**SOURCE DOCUMENT**
# # # # # # #
# **Customer Orders Analysis Script** #

## **Overview** ##

This Python script reads an input CSV file containing order data in batches and performs various analyses including aggregating spending per customer, calculating cost per mile for deliveries, and understanding customer distribution based on sources and destinations.

## **Dependencies** ##
To run this script, the following Python libraries are required:

* `pandas`
* `geopy`

Install these dependencies in terminal by using following codes：

* `python -m pip install pandas`
* `python -m pip install geopy`

##  **Description** ##

The script performs the following tasks:
* Aggregates customer spending: Sums up the payment amounts for each customer.
* Counts occurrences: Counts the number of occurrences of each source and destination to understand customer distribution.
* Retrieves coordinates: Uses the Nominatim API to get latitude and longitude for source and destination locations.
* Calculates distances: Computes distances between source and destination coordinates using the geodesic function from the geopy library.
* Calculates cost per mile: Determines the cost per mile for each delivery

## **Usage** ##

**1. Input CSV File**
   Input CSV file named orders.csv with the following columns:
* order_id: Unique identifier for each order.
* source: The source location.
* destination: The destination location.
* customer_id: Unique identifier for each customer.
* customer_payment_amount: The amount spent by the customer.
# # # # # # #
**REQUIRED TASKS**
1: Please rewrite the paragraph beginning "This Python script reads" in the orders analysis script documentation as a short list, keeping its main facts.
2: Write the next part of the orders analysis script documentation, starting after its final line.
# # # # # # #
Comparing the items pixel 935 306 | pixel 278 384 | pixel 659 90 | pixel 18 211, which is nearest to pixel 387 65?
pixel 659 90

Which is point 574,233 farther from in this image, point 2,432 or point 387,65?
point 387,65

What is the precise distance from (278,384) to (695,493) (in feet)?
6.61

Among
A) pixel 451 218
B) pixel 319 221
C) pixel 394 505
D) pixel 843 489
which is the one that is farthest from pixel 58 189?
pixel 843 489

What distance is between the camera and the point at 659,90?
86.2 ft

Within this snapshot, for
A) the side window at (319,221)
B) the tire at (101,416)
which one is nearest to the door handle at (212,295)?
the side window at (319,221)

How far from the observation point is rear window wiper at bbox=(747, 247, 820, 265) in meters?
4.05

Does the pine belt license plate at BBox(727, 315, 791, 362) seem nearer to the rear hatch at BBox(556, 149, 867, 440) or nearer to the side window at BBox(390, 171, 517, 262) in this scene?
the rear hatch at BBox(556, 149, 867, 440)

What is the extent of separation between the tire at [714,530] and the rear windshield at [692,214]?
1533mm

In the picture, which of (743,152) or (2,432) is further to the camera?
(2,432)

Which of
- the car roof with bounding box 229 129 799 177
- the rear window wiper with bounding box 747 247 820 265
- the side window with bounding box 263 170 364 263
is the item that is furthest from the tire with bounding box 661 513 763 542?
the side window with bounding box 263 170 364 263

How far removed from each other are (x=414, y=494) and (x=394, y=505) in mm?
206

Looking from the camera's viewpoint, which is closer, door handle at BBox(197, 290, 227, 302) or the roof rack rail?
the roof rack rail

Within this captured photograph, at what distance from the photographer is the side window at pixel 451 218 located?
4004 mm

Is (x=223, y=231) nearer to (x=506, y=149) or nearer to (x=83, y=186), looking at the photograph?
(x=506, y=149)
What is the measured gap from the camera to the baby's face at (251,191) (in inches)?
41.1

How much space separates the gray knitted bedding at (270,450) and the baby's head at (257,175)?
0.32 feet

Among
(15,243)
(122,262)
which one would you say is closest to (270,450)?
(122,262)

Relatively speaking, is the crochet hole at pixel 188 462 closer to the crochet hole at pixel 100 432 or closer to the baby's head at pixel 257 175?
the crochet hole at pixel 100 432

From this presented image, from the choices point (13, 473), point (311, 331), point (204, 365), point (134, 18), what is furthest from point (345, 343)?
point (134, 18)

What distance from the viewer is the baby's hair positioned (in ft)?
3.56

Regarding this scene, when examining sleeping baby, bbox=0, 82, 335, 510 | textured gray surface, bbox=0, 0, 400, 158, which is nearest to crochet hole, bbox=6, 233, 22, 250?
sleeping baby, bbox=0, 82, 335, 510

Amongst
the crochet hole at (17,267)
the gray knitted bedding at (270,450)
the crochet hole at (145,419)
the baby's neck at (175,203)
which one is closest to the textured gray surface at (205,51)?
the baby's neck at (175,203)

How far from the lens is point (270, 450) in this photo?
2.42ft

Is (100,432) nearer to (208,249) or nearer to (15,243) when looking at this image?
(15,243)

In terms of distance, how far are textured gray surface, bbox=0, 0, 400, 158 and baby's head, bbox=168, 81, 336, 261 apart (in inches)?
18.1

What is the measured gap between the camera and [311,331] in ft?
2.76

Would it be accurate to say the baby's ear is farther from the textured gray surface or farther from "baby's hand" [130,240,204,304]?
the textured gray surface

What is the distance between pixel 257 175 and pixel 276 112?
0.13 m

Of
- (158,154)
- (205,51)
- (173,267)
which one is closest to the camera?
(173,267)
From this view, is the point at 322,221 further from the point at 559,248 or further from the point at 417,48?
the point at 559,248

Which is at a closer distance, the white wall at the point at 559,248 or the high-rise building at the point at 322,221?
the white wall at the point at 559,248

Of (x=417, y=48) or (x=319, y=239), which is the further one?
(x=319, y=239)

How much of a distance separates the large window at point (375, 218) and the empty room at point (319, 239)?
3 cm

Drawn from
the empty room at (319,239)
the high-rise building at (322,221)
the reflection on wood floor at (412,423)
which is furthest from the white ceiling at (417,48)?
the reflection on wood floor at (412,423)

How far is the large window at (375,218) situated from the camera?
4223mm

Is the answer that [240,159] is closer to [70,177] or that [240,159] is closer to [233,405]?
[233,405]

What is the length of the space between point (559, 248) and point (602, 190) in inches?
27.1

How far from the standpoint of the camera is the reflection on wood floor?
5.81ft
# # # # # # #
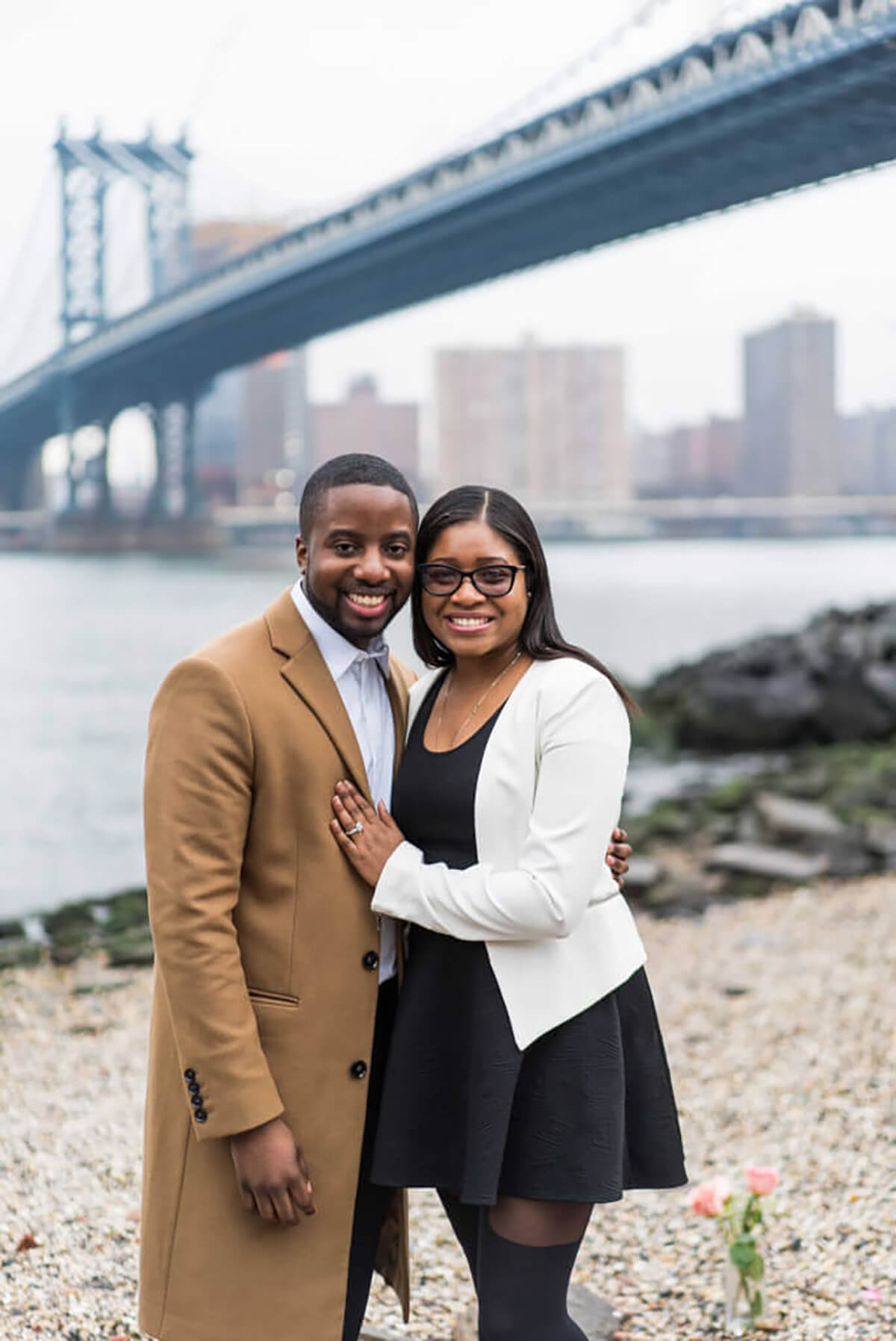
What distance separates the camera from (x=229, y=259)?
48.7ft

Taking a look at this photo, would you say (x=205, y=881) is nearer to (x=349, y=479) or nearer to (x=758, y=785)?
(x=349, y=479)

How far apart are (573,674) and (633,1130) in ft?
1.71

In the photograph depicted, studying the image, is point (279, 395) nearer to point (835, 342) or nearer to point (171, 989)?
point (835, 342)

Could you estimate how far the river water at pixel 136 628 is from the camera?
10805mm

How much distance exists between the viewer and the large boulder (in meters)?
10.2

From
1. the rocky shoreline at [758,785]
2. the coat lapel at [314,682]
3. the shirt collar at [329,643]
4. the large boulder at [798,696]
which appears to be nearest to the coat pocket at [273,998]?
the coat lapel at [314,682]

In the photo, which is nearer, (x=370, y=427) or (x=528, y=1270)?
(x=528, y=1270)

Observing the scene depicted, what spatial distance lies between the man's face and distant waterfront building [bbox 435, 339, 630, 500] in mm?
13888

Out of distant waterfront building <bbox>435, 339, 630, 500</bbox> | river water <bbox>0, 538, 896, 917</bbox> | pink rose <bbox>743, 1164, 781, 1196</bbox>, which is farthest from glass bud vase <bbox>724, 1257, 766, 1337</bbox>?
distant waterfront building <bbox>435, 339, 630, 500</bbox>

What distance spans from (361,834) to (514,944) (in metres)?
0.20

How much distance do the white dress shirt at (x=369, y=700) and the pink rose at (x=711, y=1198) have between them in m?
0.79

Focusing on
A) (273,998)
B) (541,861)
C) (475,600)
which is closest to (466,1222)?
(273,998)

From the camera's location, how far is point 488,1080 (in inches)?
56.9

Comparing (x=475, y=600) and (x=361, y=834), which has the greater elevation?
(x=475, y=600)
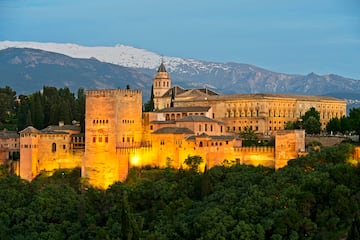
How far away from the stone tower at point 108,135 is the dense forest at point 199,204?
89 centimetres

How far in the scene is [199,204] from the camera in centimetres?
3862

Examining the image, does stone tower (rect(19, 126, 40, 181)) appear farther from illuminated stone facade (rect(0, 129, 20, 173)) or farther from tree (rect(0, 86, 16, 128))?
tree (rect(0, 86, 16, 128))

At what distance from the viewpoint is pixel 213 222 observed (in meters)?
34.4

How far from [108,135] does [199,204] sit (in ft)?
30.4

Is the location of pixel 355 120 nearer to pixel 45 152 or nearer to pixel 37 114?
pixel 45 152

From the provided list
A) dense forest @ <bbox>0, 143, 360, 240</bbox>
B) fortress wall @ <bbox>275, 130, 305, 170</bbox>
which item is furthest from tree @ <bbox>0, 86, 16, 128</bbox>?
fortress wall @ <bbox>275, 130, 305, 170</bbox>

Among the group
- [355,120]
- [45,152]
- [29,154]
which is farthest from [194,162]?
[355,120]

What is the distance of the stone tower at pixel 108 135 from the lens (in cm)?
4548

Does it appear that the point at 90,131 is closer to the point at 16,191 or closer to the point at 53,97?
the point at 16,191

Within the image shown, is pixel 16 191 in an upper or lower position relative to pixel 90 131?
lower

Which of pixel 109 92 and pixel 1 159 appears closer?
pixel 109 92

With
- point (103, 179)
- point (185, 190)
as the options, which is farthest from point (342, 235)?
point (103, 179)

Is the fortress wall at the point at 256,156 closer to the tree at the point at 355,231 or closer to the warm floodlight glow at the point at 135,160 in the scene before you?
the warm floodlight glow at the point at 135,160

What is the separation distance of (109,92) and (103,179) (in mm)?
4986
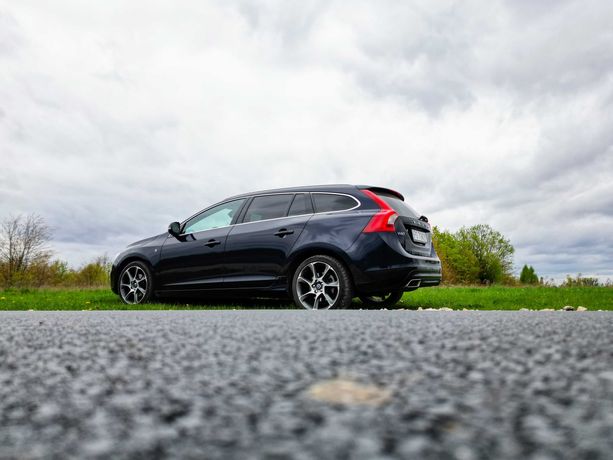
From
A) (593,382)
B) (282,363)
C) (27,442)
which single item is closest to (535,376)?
# # # # # # #
**SOLVED TASKS**
1:
- Reads order data from an input CSV file in batches
- Totals spending for each customer
- Calculates cost per mile for deliveries
- Examines customer distribution by source and destination

2:
* item_weight: The weight of the item being shipped.

**2. Script Execution**
   The script can be executed by running the following code in your terminal:
* `python script_location.py`

## **Examples for Usage** ##

**1. Input CSV Files**
![image.png](attachment:f209c83b-3a9d-4455-877e-d7860aa77b11.png)

**2. Script Execution**
![image.png](attachment:0d9df98c-2253-46e5-8e27-ba594977bef8.png)

**3. Output**
![image.png](attachment:cc0ab76f-c0d0-4913-8355-3a6517a55617.png)

## **Parameters** ##

* `chunksize`: The size of the batch to read from the CSV file at a time (default is set to 100).
* `chunk`: A chunk of the orders DataFrame.
* `lists`: List of elements to count.
* `locations`: List of location names.
* `source_coords`: List of tuples containing source coordinates (latitude, longitude).
* `destination_coords`: List of tuples containing destination coordinates (latitude, longitude).
* `payment_amounts`: List of customer payment amounts.
* `weights`: List of item weights.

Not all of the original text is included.